• [YOUR TASK] Set the data down again, exactly as it reads, but without the pictures.
*** INPUT DATA ***
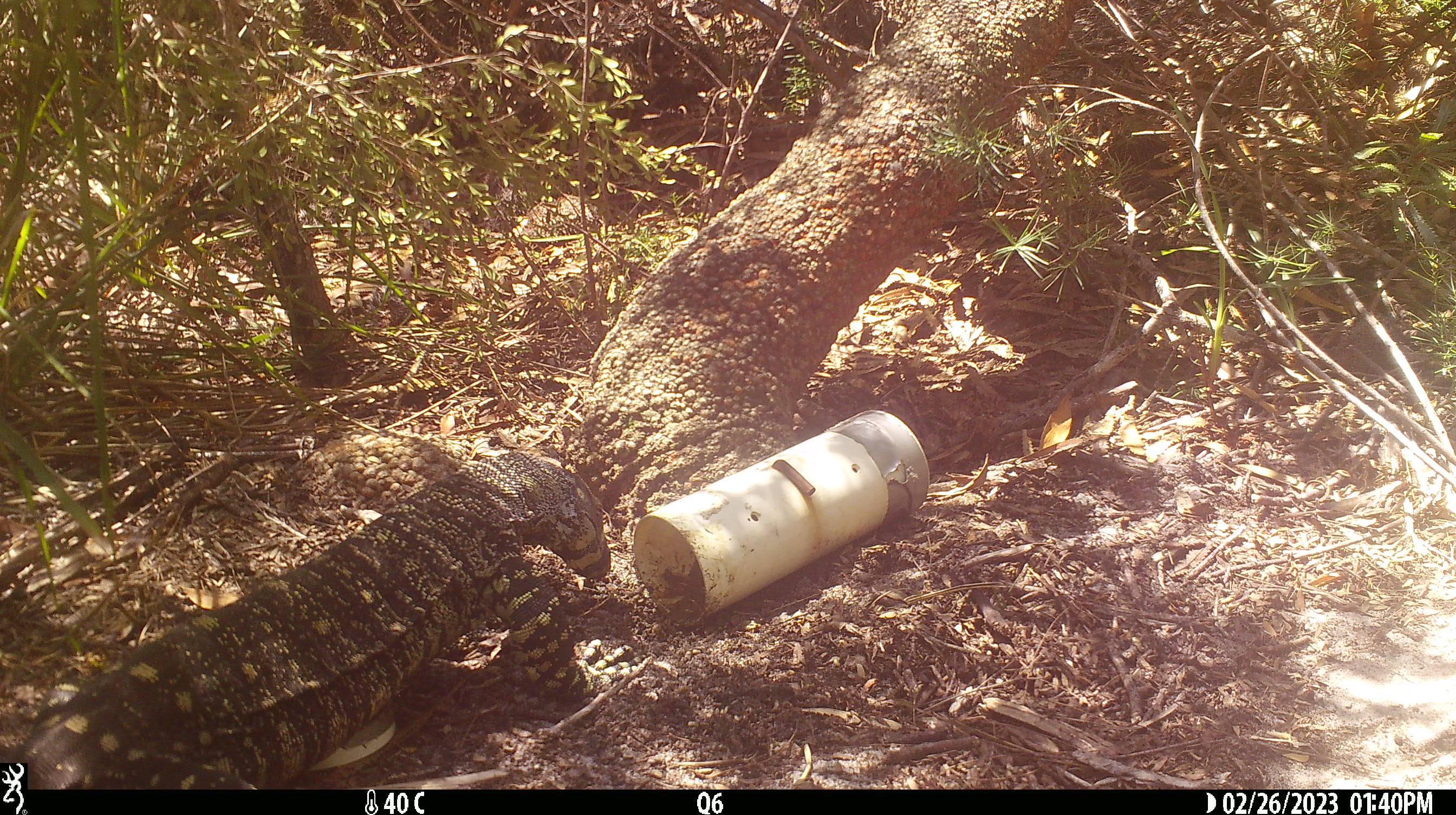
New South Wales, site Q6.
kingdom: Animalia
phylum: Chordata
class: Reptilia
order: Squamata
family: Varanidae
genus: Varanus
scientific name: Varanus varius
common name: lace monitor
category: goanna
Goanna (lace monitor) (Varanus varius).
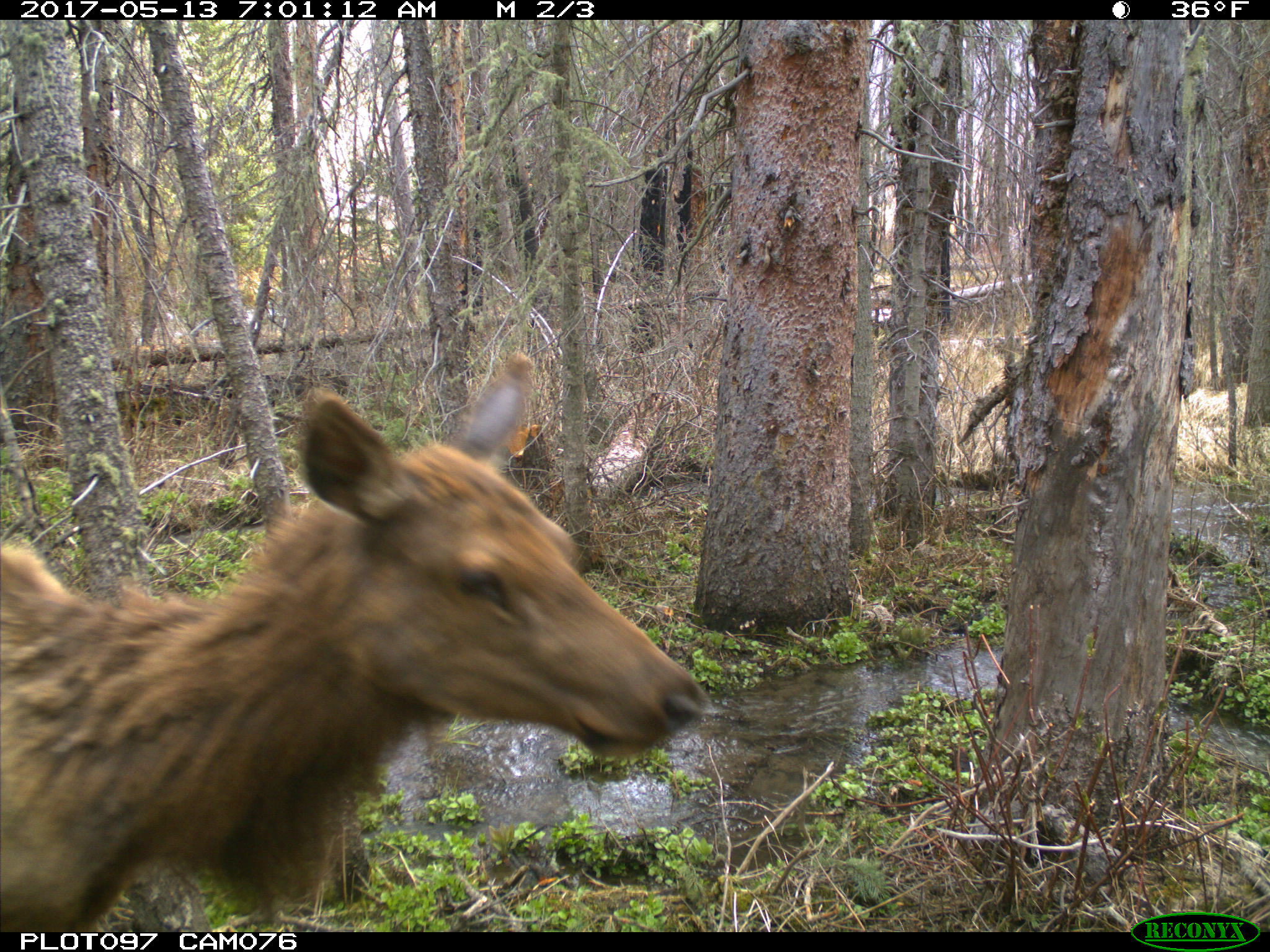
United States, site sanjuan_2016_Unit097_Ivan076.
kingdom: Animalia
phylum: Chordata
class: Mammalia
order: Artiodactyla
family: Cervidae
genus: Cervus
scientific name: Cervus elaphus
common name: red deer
*** End of INPUT DATA ***
• [EXERCISE RESULT]
New South Wales, site Q6.
kingdom: Animalia
phylum: Chordata
class: Reptilia
order: Squamata
family: Varanidae
genus: Varanus
scientific name: Varanus varius
common name: lace monitor
category: goanna
Goanna (lace monitor) (Varanus varius).
United States, site sanjuan_2016_Unit097_Ivan076.
kingdom: Animalia
phylum: Chordata
class: Mammalia
order: Artiodactyla
family: Cervidae
genus: Cervus
scientific name: Cervus elaphus
common name: red deer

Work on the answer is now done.